Amerika'da 15 mağaza açmışlardı. Özellikle Las Vegas'taki mağaza müthiş iyi iş yapıyordu ve Sarar 16. mağaza için New York'un ünlü 5. Caddesi'nde yer arıyordu.

Sevindim.

Bize daha 10 Mavi Jeans, 5 Sarar, en az da 2 Gilan lazım.

Bunlar yoksa terör var. İster İslami deyin, ister ateist. Farketmez...


Ne Domuz’muş be

REFİK Erduran'ın ‘‘Domuz’’ adlı kitabı ile ilgili birkaç hafta önce yazdım. Yer darlığına kurban gitti.

Ama hem Hıncal Uluç, hem de Tufan Türenç yazınca bu yazıyı hatırladım.

Uluç, ‘‘Bizim basında Domuz'lar yok’’ demişti, Türenç ise ‘‘Var’’ diyor.

Ona geçmeden önce kitaptan söz edeyim.

Yıllardır Türk yazarları pek okumadığım için Refik Erduran yollamasa kitabı alıp okuyacağım yoktu.

Erduran ‘‘Genç ve dinç meslektaşım Altaylı, Domuz'lara dikkat et arkadan saldırırlar’’ diye yazıp yollayınca okudum.

Kitap son derece keyifli. Birkaç saat içinde elimde eriyip gitti.

Yani şayanı tavsiye.

Domuz'a gelince.. Domuz Türk basın dünyasındaki kimi gerçeklerle, kimi gazeteciler hakkındaki bazı efsaneleri birleştirmiş ve ‘‘kolaj’’ bir gazeteci tipi yaratmış.

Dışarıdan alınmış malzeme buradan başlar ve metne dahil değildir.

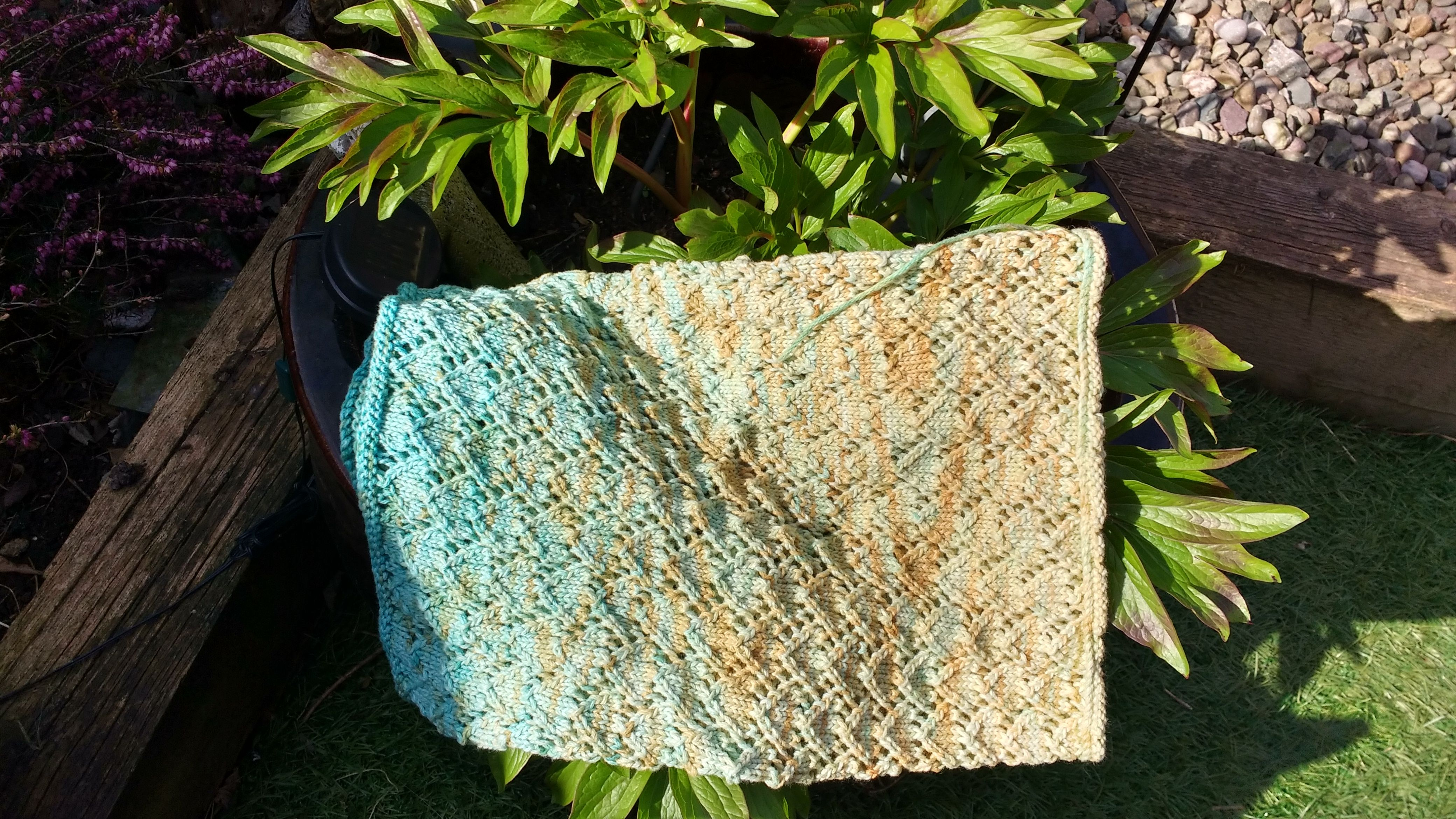 Hand dyed 8/28 cashmere-cotton and worked into a beautiful cowl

Emin olun Türk basınında bu tipte biri yok. Ama bu özelliklerin her birine ayrı ayrı sahip pek çok gazeteci var.

Bir araya gelince ortaya iğrenç bir tip çıkmış.

Domuz'u okursanız, bir kişiyi aramayın sakın.

Ve sakın aklınıza bildik tipleri getirmeyin. Bu meslekteki ‘‘asıl domuzlar’’ hiç ummadık kişiler.

Biz aşağıda imzası olanlar

İSTANBUL'
daki bombalama olayları sonrasında Basın Konseyi öncülüğünde gazete ve televizyon yöneticileri bir araya geldiler. Bu toplantıda oluşturulan bir çalışma grubu, bu gibi olaylar karşısında basının nasıl davranması gerektiği konusunda bir ‘‘davranış modeli’’ taslağı hazırladı. İkinci bir toplantıda bu taslak ele alındı ve kabul edildi. Konsey Başkanı Oktay Ekşi'ye ikinci toplantıya katılamayacağımı baştan bildirmiştim. Alınan kararları sonradan okudum.

Kanal D Haber olarak zaten başından beri uyduğumuz ve uymaya çalıştığımız ilkelerin yazılı hali gibiydi.

Toplantıda olmadığım için ‘‘İmzalayanlar’’ arasında Kanal D yok gibi görünmüş.

Hayır, tam aksine.

Burada ilan ediyorum ki, biz de buna imzamızı atıyoruz.

Hem de ‘‘sabit kalemle’’.

NE ZAMAN ADAM OLURUZ?

Terörün önündeki sıfatın önemli olmadığını herkes anladığı zaman.